Truth be told the - I dredged it upon from the bookmarks and finally got around to reading it only to reading only this week.

It was a thorough engagement with - what seems to have been - Kundera's careerlong concern with the place of the novel as a compass for life itself : novel's very idea being the presentation of irreducible complexity, the terrifying 'guideless'ness in a world where we live only once, the difficulty to take life, people, moralistic finalities seriously, but the inevitability of having to contend with these conundrums perpetually, the inevitability of a good degree of posturing, even in the most earnest of stances and so on.

Heck, this very blog's title is inspired by the Kundera-vian idea of 'life' - where we accumulate mere(!) anecdotal evidence for what we gnawingly always new but we aren't the better for knowing in any which way. 

If anything the precocity only affords an exclusion from the emotions than animate others t, if not a degree of numbing from feeling authentic emotions.

Prof.Just argues well that mine is a reductive takeaway and that Kundera's position on maturity is that it deepens rather than detracts from the engagement with experience.

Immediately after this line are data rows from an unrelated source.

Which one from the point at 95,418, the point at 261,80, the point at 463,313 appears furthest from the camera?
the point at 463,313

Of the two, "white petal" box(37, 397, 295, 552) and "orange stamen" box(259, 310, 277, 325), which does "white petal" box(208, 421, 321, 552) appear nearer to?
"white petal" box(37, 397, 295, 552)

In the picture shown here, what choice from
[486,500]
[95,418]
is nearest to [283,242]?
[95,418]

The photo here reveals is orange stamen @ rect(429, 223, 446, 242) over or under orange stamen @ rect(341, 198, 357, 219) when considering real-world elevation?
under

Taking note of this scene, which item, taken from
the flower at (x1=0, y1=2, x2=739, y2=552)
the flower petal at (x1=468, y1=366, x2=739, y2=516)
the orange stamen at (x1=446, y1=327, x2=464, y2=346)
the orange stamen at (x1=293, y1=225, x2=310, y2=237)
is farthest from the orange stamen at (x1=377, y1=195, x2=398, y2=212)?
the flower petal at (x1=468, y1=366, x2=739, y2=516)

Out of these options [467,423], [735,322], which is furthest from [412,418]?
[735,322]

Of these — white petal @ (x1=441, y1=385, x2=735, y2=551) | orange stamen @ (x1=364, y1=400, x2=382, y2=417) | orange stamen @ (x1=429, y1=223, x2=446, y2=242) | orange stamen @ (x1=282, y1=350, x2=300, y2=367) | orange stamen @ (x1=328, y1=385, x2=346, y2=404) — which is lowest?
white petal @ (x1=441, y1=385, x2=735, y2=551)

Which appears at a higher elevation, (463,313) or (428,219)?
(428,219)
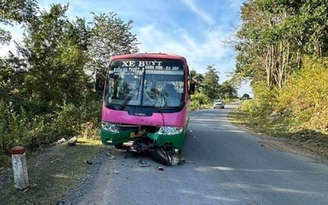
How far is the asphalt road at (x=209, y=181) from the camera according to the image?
5.54 m

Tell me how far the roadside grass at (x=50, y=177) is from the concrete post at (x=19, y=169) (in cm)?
12

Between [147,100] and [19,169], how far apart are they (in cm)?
399

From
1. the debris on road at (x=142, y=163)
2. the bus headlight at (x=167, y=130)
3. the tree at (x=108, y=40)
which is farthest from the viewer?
the tree at (x=108, y=40)

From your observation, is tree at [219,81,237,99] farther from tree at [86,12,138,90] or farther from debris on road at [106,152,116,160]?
debris on road at [106,152,116,160]

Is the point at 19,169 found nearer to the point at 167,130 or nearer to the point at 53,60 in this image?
the point at 167,130

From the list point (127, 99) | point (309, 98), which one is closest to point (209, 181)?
point (127, 99)

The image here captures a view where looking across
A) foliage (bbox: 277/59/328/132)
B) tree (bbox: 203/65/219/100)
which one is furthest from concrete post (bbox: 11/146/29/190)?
tree (bbox: 203/65/219/100)

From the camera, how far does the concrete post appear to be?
5.67 metres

I'll rest content with quoting:


Kundera’s theory and practice of the novel, maturity often appears as an
unspoken antithesis to immaturity, which in turn manifests itself via the proxy
of a “lyrical age,” a period of inexperience and a perspective on life that is lacking
in critical insight

the predicament of this period is encapsulated in the formula
“life is elsewhere,” itself the title of a Kundera novel, Život je jinde (Life is Elsewhere), in which the protagonist, Jaromil, finds that the exuberance, fullness, and vitality of life is
always missing. Moreover, in the lyrical age, disappointments are inevitable and 
changes of strategies for seizing the missing fullness of life ineffectual. Thus, when Jaromil turns away from Modernist poetry to become a Revolutionary poet, he encounters the same emptiness and disillusionment. He remains locked within the same lyrical self-involvement — never finding what he is looking for, but continuing to be unwavering in his convictions and always sure of himself.


The original title that Kundera intended for 'Life Is Elsewhere' is 'The Lyrical Age'. While not many would misunderstand Age to be an era (காலம்), there is a risk this may have been misunderstood as a phase (பருவம்). This is probably why Kundera ironically chose a more 'poetic' title. 

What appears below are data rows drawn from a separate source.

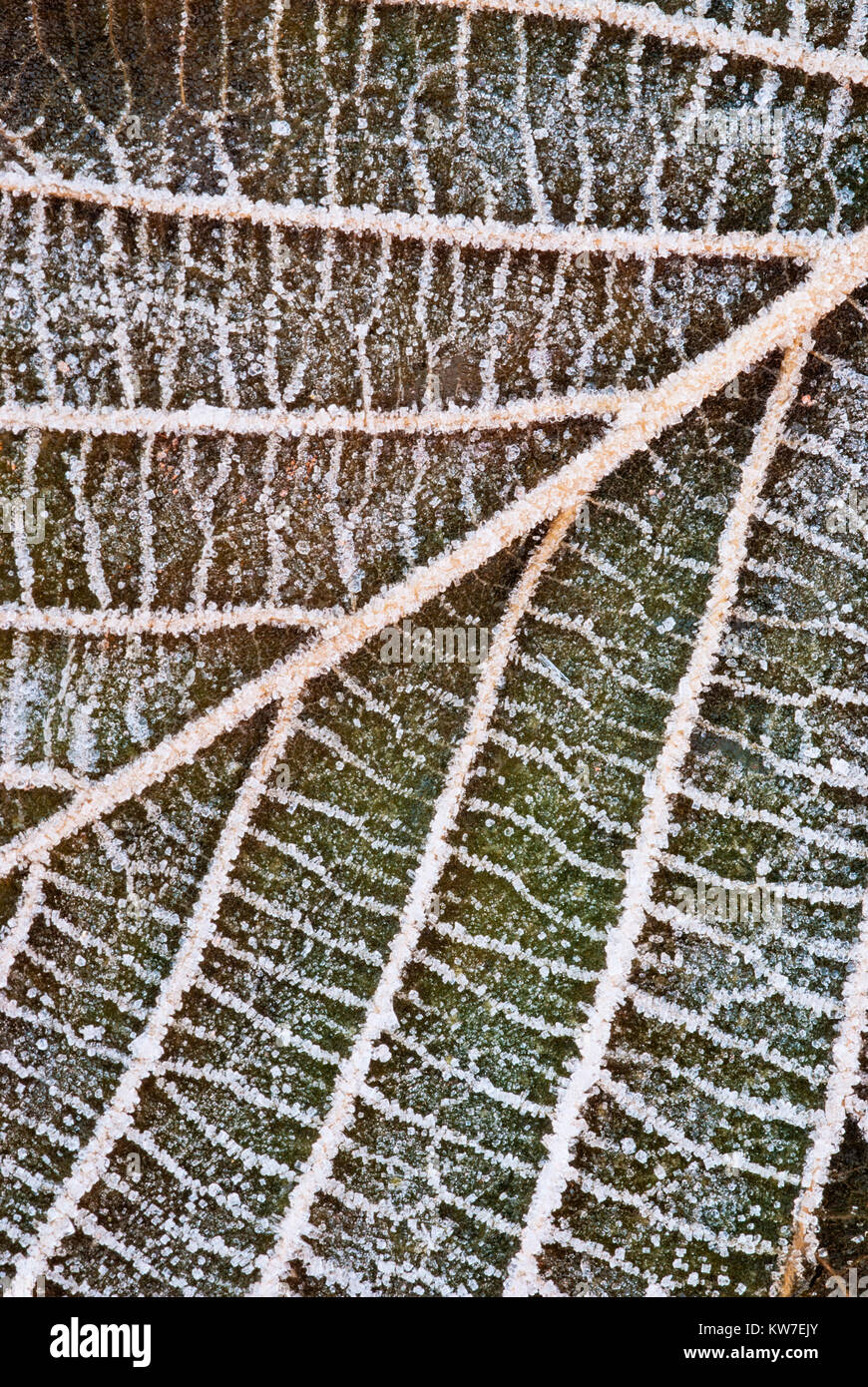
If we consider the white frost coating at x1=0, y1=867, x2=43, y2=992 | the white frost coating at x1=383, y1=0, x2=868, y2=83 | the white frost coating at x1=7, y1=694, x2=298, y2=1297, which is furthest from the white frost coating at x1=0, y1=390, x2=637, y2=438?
the white frost coating at x1=0, y1=867, x2=43, y2=992

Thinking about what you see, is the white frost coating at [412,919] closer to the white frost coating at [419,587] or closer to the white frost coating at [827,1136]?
the white frost coating at [419,587]

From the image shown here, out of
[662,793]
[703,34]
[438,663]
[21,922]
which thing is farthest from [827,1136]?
[703,34]

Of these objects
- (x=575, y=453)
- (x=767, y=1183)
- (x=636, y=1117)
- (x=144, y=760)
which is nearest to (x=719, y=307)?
(x=575, y=453)

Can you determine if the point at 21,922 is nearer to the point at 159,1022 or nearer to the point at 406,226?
the point at 159,1022

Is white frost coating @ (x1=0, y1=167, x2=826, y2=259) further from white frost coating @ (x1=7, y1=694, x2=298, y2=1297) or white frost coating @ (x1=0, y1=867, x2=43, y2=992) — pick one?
white frost coating @ (x1=0, y1=867, x2=43, y2=992)

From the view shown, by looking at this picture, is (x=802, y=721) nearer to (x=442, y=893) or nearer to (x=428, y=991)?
(x=442, y=893)

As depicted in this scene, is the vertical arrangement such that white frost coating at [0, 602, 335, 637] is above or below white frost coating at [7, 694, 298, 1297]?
above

As Život je jinde shows, the lyrical age is more than a period in an individual’s
life. It is an attitude toward life that, irrespective of age, wishes to reclaim experience
in its totality. Nor is this lyricism a consequence of modernity. For Kundera,
lyricism is an integral part of the human condition, an outcome of basic processes
that take place in the human psyche, irrespective of the historical era.

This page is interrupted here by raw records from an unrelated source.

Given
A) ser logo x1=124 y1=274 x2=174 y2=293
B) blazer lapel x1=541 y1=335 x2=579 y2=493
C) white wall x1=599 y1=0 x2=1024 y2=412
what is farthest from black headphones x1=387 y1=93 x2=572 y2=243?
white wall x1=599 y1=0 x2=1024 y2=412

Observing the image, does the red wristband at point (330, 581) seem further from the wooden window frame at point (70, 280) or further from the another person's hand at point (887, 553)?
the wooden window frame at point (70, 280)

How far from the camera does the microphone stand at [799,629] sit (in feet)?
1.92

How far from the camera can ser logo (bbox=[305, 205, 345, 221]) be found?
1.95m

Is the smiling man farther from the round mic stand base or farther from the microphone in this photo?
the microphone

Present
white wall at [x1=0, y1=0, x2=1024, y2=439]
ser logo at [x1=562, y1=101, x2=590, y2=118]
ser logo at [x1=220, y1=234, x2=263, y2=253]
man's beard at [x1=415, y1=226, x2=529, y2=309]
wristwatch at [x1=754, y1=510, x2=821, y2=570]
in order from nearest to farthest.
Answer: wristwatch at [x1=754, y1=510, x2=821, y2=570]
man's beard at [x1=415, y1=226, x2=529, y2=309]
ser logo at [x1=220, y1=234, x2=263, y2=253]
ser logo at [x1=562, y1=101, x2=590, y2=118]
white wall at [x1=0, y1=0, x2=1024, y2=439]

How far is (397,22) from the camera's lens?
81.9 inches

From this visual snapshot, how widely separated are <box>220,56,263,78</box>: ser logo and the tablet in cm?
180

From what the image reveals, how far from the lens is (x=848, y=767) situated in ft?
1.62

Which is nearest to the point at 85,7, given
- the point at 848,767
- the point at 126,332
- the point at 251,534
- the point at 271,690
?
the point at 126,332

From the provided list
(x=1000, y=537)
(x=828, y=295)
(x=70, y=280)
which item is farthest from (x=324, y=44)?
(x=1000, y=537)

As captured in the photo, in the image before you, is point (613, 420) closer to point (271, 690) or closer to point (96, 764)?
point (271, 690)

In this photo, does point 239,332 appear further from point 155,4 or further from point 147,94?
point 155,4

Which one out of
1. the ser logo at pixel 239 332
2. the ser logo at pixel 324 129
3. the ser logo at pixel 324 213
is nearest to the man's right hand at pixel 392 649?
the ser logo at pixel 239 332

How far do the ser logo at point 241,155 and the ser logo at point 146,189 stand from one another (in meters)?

Further, Prof.Just clarifies:

Kundera’s description of the extraordinary moments of amazement, quiet reconciliation,
and beauty of life’s density sounds lyrical, not because it is vague, but
because it resembles poetic clichés. But in spite of this resemblance, the fact
remains that these formulations do not describe a lyricism that excludes reflection
and critical thought. They are, one might say, poetic but not lyrical.
As a form of anti-lyrical poetics, a literary vehicle for fresh ideas and their
unique expression, and a cultural medium that brings to our attention life in its
entirety and concreteness, the novel, as Kundera theorizes it, teaches us how to be
mature. This maturity is not the Bildungsroman ideal of acculturation and coming
to terms with reality. Neither is it a result of accumulating functional knowledge.


This is the level of precision of his artistry which was conspicuously absent in the obituary litanies.